46

I have 2 dataframes, one of which has supplemental information for some (but not all) of the rows in the other.

names = df({'names':['bob','frank','james','tim','ricardo','mike','mark','joan','joe'],
            'position':['dev','dev','dev','sys','sys','sys','sup','sup','sup']})
info = df({'names':['joe','mark','tim','frank'],
           'classification':['thief','thief','good','thief']})

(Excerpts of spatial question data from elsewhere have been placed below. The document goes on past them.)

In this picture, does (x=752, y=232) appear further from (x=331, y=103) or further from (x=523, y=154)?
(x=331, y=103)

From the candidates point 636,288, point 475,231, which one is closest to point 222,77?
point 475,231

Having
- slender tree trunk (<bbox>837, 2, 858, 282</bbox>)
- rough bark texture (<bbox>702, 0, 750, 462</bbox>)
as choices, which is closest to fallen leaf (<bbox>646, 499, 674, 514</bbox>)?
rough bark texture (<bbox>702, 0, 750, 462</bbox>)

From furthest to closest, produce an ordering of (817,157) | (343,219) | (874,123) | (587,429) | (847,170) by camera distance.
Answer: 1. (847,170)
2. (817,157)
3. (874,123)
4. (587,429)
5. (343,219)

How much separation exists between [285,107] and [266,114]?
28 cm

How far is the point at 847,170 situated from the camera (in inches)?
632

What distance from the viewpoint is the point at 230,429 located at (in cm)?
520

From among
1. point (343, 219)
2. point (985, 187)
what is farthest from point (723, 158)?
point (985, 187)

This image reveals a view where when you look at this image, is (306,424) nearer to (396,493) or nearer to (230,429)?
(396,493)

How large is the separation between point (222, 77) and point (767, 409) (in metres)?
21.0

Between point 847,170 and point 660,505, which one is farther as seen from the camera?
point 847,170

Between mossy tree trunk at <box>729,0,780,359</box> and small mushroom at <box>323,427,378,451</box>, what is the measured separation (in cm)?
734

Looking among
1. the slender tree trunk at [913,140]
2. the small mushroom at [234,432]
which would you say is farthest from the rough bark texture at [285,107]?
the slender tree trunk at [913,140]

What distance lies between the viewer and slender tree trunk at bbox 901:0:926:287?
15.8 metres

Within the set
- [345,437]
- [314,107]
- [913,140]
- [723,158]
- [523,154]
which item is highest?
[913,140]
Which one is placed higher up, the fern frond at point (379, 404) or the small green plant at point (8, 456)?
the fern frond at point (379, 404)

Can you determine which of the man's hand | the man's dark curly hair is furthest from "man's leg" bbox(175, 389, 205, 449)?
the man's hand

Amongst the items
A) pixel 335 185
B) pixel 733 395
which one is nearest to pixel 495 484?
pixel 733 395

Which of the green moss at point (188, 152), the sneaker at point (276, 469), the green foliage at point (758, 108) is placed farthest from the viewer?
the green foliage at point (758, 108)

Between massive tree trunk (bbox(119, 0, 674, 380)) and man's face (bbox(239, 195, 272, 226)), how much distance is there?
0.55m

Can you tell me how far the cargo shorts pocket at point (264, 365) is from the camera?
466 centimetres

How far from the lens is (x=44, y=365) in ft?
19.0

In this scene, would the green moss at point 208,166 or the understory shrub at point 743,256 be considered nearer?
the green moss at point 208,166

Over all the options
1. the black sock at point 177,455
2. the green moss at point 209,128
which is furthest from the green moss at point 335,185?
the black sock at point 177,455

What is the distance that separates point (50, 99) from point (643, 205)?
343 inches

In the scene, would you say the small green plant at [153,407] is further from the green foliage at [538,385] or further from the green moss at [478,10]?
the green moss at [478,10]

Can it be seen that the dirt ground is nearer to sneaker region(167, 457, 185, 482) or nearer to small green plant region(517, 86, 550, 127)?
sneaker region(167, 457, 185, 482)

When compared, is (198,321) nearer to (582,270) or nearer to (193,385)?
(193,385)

I would like to take the classification column from the info dataframe above and add it to the names dataframe above. However, when I do combined = pd.merge(names, info) the resulting dataframe is only 4 rows long. All of the rows that do not have supplemental info are dropped.

Ideally, I would have the values in those missing columns set to unknown. Resulting in a dataframe where some people are theives, some are good, and the rest are unknown.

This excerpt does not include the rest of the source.